Guide to Getting Started and Staying Compliant

Step 1: Ensure you have the right to deposit the article in PMC

Read the fine print

Before signing a publication agreement, read the journal’s copyright release carefully and be sure it allows you to deposit your article in PMC.

"Journal acknowledges that Author retains the right to provide a copy of the final manuscript to the NIH upon acceptance for Journal publication, for public archiving in PubMed Central as soon as possible but no later than 12 months after publication by Journal." (suggested wording from the NIH FAQ and acceptable to SIU Legal Counsel):

http://publicaccess.nih.gov/FAQ.htm#778 )

Step 2: Deposit and approve

Methods of Deposit

Manuscripts can be deposited in one of four ways.  The methods differ in who is responsible for the article deposit (publisher or author), what version of the paper is submitted (final published article or final peer-reviewed manuscript), and who approves the paper for processing and for PMC display.

Method A: Journal deposits published article for the author. Typically these journals deposit all their articles in PMC.
Method B: Publisher deposits published article upon request of author, usually for a fee.
Method C: Author deposits the final peer-reviewed manuscript through the NIH Manuscript Submission process.
Method D: Publisher deposits the final peer-reviewed manuscript and the author reviews and approves the submission.

Overview of the four  methods.

To see if your journal supports Methods A, B, or D:

  1. Go to the NIH Public Access page
  2. Use the “How do I submit my paper to PMC” search box.

Depositing using the NIH Manuscript Submission System (Method C)

NIH Tutorials on the deposit process are available.

Submission Checklist

Before beginning the submission process, you or your delegate will need the following:

  1. Journal title
  2. Title of your manuscript
  3. Your grant number/s
  4. The files containing your manuscript. These files may be Word, Excel, PowerPoint, PDF, TIFF, GIF, JPEG, etc.

The NIHMS process will prepare a Web version from the files you deposit.

Deposit Process

Log into the NIH Manuscript Submission System using:

a) The eRA Commons route if you are the author.

b) The myNCBI route if you are depositing on behalf of the author.

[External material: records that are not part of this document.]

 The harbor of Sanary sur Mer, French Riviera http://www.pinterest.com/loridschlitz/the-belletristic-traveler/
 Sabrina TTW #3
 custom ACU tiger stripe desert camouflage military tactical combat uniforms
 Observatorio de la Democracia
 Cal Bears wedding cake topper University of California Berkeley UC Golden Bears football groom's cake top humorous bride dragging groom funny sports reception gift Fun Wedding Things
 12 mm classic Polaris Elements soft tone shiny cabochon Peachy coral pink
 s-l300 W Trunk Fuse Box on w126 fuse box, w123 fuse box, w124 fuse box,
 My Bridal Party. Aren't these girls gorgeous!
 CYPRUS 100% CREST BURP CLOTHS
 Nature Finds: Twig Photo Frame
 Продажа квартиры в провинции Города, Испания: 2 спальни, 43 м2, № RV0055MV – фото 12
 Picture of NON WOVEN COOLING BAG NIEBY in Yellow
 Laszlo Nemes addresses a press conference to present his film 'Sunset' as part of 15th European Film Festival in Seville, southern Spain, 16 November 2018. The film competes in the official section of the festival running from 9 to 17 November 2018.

  • The NIH Manuscript system guides you through the deposit process, which takes about 10 minutes.
  • Navigation buttons at the bottom right of the screen advance you to the next step.
  • "Save and edit" or “cancel submission” at any stage.
  • Step links at the top of the page allow you to go back and modify previous steps.
  1. Enter the journal title and manuscript title
    Journal titles are prepopulated with the journal titles included in PubMed.  If the article is already in PubMed, you can retrieve it via a PubMed lookup. If you are doing the deposit yourself using your eRA Commons log-in, your grant information will already be available for selection.
  2. Upload your article files.
    For each file, indicate “Type” (choices are Manuscript Text, Figure, Table, Supplementary Data); “Label” (this should follow the convention of your manuscript, e.g., Fig 1; Table 2, etc.), and “Name” (the file name, which attaches very much like an e-mail attachment). Click “Upload Files”.
  3. Confirm that files have uploaded.
    You will go through a process to confirm your files have uploaded.  Review the PDF Receipt that is presented to you.
  4. Review and agree with submission statement.
    You will be asked to review and agree with a submission statement.  This statement affirms that the article is a result of NIH funded research and that you have the right to deposit it.
  5. Make a note of the NIHMS reference number (NIHMS ID). 
    The number is assigned to the manuscript during the deposit process.  This number can be used in lieu of the PMCID for reporting purposes for three months after the article’s publication. By the end of that period a PMCID should be obtained.

Approve

At this point, you are done with the submission process, but must still complete the approval step. 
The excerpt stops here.